PLAYING CATCH-UP
The New York Times apparently decided to answer Jess Bravin's Page One piece in The Wall Street Journal with a news story by David Kirkpatrick. This morning -- Saturday -- buried low on page A9 deep within the print edition (as you'd expect from miffed or embarrassed editors playing catch-up), The Times points to the groundwork now being laid by Democrats to challenge the nomination of Judge John Roberts Jr. to the Supreme Court, "in part by seeking to shift the focus from volatile issues like abortion to the broader subjects of personal privacy and government power."
Kirkpatrick quotes Sen. Richard Durbin as telling reporters on Friday: "Be careful that you don't translate this entire process into a referendum on Roe v. Wade." Durbin expects Roberts to discuss "the constitutional principles underlying" the right to abortion in his confirmation hearing, Kirkpatrick writes, "specifically the right to privacy," which, the Illinois Democrat also noted, had established "the far less controversial right to buy contraceptives."
It's a sure bet Durbin read Bravin's front-pager on Thursday or, at the very least, this passage in it: " ... the Supreme Court has in recent decades concluded that Americans have 'privacy rights,' even though the document doesn't explicitly say so.
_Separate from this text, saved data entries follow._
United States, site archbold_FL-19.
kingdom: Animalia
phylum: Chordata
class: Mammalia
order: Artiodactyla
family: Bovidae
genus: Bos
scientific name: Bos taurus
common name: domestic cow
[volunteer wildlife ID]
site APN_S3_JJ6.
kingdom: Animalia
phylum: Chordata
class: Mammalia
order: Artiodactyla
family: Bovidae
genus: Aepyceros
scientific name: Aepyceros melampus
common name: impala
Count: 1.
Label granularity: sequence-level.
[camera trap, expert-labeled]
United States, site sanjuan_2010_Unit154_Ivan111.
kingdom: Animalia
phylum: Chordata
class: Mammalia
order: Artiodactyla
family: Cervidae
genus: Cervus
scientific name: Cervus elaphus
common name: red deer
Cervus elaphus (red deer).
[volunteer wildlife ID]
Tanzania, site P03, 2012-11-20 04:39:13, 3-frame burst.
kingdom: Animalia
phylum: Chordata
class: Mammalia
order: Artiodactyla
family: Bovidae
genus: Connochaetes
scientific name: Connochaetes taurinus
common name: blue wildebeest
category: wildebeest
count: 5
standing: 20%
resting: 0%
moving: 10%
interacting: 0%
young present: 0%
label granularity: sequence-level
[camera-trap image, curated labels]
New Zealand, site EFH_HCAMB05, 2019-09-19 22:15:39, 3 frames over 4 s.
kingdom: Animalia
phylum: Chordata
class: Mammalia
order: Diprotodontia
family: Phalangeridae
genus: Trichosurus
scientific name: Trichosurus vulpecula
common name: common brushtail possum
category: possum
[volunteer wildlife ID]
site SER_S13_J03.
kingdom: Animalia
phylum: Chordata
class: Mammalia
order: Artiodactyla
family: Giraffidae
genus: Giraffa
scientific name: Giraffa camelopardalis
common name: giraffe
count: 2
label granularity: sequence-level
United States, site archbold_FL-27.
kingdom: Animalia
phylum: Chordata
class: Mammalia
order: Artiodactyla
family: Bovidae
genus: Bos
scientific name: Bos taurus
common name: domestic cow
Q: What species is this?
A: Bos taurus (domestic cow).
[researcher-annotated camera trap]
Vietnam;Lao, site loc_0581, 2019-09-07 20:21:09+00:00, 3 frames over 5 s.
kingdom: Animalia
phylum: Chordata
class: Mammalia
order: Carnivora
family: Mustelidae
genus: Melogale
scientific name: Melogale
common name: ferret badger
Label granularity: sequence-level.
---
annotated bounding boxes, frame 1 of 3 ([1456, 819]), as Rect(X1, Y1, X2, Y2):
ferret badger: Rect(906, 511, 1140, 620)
The court derived from those rights the Roe decision on abortion, as well as other rulings ending government restrictions on contraception and, more recently, homosexual sodomy." Durbin didn't mention homosexual sodomy, of course. You wouldn't expect him to, given the public he's trying to persuade. Just as you wouldn't expect The Times to front-page Kirkpatrick's report, given that The Journal got there first.